-------- Input for this task --------
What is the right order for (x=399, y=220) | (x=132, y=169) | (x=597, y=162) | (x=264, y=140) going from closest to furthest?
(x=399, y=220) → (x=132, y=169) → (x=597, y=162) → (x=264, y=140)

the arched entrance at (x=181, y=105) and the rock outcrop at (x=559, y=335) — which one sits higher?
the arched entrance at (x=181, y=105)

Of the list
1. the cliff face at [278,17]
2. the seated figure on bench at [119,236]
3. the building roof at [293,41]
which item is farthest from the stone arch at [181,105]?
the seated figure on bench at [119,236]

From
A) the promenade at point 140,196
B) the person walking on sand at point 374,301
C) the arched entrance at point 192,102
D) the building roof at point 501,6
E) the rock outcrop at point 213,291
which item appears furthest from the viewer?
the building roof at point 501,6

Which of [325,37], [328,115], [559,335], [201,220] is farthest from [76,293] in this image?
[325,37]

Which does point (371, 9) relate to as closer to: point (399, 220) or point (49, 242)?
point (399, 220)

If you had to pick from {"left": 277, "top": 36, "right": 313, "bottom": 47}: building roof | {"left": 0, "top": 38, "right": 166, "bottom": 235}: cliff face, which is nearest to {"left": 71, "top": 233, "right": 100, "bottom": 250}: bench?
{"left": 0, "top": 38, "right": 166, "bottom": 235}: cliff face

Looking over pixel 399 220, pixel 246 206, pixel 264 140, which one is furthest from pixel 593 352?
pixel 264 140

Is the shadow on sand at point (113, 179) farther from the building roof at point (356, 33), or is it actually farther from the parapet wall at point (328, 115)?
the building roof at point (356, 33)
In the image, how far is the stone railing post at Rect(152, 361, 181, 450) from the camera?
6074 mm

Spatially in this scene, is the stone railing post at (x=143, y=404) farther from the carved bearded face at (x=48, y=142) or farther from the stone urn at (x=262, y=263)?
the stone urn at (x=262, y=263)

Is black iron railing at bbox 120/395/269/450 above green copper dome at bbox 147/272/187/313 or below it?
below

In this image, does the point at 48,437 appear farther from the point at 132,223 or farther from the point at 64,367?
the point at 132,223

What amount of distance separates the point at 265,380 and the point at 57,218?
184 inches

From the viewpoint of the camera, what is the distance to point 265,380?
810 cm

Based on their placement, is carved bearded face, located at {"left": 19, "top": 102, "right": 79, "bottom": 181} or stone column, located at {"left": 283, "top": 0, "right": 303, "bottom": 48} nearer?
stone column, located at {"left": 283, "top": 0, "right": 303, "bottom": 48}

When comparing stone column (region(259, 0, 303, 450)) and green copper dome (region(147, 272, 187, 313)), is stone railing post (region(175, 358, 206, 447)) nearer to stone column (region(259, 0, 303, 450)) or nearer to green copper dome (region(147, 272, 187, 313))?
--------
Work to be completed |
Copy the material above verbatim, from the line containing "Based on their" through the end of the material.

Exercise answer |
Based on their placement, is carved bearded face, located at {"left": 19, "top": 102, "right": 79, "bottom": 181} or stone column, located at {"left": 283, "top": 0, "right": 303, "bottom": 48} nearer?
stone column, located at {"left": 283, "top": 0, "right": 303, "bottom": 48}

When comparing stone column (region(259, 0, 303, 450)) and green copper dome (region(147, 272, 187, 313)), is stone railing post (region(175, 358, 206, 447)) nearer to stone column (region(259, 0, 303, 450)) or nearer to green copper dome (region(147, 272, 187, 313))?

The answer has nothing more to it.